1. hadoop version Introduction
Configuration files earlier than version 0.20.2 (excluding this version) are in default. xml.
Versions later than 0.20.x do not include jar packages with Eclipse plug-ins. Because eclipse versions are different, you need to compile the source code to generate the corresponding plug-ins.
0.20.2 -- 0.22.x configuration files are concentrated inConf/core-site.xml, Conf/hdfs-site.xmlAndConf/mapred-site.xml..
In version 0.23.x, Yarn Technology is added., Configuration files in CONF/core-site.xml, CONF/hdfs-site.xml,Conf/yarn-site.xmlAnd CONF/mapred-site.xml. These 4 files.
As version 0.23.x has changed a lot, new technologies have been added, making it difficult for many hadoop-based plug-ins to be compatible. For example, hive, hbase, pig, and so on are all based on versions earlier than version 0.23.x.
Therefore, Apache starts to unify the version number so that hadoop functions can be distinguished from the version number.
0.22.x upgrade directly to 1.0.0
0.23.x upgrade directly to 2.0.0
In this way, hadoop is divided into two versions: 1 and 2.
Version 1: It is mainly based on the upgrade and development of the original technology and supports other technologies. If you want to use hbase, hive, and other technologies, you only need to select version 1.
Version 2: It is mainly based on the promotion and development of new technologies. If it is only based on hadoop development, this is a good choice.
Description of hadoop download on the official website:
Download
- 1.2.x-Current stable version, 1.2 Release
- 2.4.x-Current stable 2.x version
- 0.23.x-Similar to 2. x. x but missing NN ha.
2. hadoop installation and Mode
Currently, I am using hadoop-0.20.2 in the lab environment, so later I will describe based on this version.

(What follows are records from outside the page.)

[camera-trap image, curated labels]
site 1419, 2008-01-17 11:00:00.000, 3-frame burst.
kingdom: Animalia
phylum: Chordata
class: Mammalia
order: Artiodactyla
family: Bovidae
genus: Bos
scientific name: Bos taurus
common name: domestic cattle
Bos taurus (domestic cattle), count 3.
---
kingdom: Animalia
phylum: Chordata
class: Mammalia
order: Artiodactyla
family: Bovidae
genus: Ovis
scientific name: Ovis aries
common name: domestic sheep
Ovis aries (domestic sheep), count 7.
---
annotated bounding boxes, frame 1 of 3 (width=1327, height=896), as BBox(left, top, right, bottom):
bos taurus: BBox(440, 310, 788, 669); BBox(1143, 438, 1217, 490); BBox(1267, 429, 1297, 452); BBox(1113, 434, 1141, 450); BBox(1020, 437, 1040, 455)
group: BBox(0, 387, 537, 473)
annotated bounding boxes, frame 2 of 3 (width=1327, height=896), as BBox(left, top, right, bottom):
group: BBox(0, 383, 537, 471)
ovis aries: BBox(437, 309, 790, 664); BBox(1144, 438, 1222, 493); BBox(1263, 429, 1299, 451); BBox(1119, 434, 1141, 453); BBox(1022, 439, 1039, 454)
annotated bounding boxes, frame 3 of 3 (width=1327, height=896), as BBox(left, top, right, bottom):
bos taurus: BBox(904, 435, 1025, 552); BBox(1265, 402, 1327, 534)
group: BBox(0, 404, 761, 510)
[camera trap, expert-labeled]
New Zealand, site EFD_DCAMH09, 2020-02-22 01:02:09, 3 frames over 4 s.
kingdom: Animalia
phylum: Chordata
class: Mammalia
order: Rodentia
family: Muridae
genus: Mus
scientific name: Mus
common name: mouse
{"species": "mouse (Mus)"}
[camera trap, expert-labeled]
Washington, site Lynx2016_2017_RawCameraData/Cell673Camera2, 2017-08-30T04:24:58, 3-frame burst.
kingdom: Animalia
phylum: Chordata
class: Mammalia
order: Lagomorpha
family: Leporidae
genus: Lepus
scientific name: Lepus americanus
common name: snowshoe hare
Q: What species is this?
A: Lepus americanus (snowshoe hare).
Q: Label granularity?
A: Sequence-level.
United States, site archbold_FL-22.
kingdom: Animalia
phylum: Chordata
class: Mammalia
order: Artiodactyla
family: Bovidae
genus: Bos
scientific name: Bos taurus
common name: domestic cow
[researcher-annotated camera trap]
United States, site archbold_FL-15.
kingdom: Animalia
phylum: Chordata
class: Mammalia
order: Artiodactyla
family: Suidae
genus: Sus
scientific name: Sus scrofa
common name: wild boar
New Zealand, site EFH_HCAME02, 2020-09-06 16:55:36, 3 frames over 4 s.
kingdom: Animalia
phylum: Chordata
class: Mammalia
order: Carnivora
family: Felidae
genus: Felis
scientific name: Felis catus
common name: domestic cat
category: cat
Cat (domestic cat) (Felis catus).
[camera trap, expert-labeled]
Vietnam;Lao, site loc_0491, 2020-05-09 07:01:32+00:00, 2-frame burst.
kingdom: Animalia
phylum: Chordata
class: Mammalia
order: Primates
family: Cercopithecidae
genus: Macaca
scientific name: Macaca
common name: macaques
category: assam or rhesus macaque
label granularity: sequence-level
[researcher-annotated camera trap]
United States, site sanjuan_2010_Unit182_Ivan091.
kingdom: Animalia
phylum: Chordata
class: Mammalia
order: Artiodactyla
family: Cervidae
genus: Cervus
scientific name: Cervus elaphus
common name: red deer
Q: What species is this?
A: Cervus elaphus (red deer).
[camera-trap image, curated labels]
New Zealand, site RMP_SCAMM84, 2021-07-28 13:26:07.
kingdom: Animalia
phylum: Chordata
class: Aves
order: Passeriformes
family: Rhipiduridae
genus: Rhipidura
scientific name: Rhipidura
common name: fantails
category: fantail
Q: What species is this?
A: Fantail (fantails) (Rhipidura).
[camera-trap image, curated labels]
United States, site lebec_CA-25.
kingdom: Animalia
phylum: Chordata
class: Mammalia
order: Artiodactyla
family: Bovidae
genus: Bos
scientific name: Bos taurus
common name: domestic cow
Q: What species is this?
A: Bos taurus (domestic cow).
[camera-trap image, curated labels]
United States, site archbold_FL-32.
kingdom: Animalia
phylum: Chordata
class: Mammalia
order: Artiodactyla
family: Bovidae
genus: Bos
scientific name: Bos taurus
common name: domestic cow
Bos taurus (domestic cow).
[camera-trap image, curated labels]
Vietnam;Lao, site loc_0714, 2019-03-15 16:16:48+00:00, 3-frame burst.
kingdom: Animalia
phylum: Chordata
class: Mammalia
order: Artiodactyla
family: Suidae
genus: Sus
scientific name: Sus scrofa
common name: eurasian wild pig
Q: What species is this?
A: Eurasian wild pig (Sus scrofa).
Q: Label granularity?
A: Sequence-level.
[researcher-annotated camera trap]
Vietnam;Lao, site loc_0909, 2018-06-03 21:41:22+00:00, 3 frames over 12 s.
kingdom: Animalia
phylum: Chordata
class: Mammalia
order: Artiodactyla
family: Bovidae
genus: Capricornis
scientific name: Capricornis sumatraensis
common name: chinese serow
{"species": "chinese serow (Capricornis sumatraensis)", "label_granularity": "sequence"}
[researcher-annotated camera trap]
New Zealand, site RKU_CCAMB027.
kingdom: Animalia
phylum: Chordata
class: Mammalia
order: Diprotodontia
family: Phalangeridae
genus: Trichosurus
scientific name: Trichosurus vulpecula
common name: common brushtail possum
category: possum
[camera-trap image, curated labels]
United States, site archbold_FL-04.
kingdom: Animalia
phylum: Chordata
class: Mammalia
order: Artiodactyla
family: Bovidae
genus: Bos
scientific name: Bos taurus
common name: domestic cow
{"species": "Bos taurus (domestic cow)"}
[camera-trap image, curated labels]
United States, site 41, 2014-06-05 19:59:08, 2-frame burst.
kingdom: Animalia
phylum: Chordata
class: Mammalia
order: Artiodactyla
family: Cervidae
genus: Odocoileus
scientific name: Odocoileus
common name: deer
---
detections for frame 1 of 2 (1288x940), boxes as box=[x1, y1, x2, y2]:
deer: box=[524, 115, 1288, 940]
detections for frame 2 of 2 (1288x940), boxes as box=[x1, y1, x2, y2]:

The configuration of each hadoop component is under the conf folder. Early hadoop used a configuration file hadoop-site.xml to configure the common, HDFS and mapreduce components, starting from version 0.20.0, divided into three files.
Core-site.xml: Configure properties for the common component.
Hdfs-site.xml: Configure HDFS properties.
Mapred-sit.xml: Configure mapreduce properties.
2.1 hadoop Running Mode
Hadoop runs in the following modes:
Standalone or local mode ):No daemon is required. All programs are executed on a single JVM. It is mainly used in the development stage. The default attribute is set for this mode, so no additional configuration is required.
Pseudo-distributed mode(Pseudo-distributed model): The hadoop daemon runs on a local machine to simulate a small-scale cluster.
Full Distribution Mode(Full distributed model): The hadoop daemon runs on a cluster.
Key configuration attributes of different modes
Component name |
Attribute name |
Independent Mode |
Pseudo Distribution Mode |
Full Distribution Mode |
Common |
FS. Default. Name |
File :///(Default) |
HDFS: // localhost: 9000 |
HDFS: // namenode: 9000 |
HDFS |
DFS. Replication |
N/ |
1 |
3 (default) |
Mapreduce |
Mapred. Job. Tracker |
Local (default) |
Localhost: 9001 |
Jobtracker: 9001 |
2.2 local Installation
Because the default attribute is set in this mode, and no daemon is requiredDFS. Replication value is set to 1No other operations are required.
Test:
Go to the $ hadoop_home directory and run the following command to test whether the installation is successful.
$ mkdir input $ cp conf/*.xml input $ bin/hadoop jar hadoop-examples-*.jar grep input output ‘dfs[a-z.]+‘ $ cat output/*
Output:
1 dfsadmin
After the above steps, if there is no error, the installation is successful.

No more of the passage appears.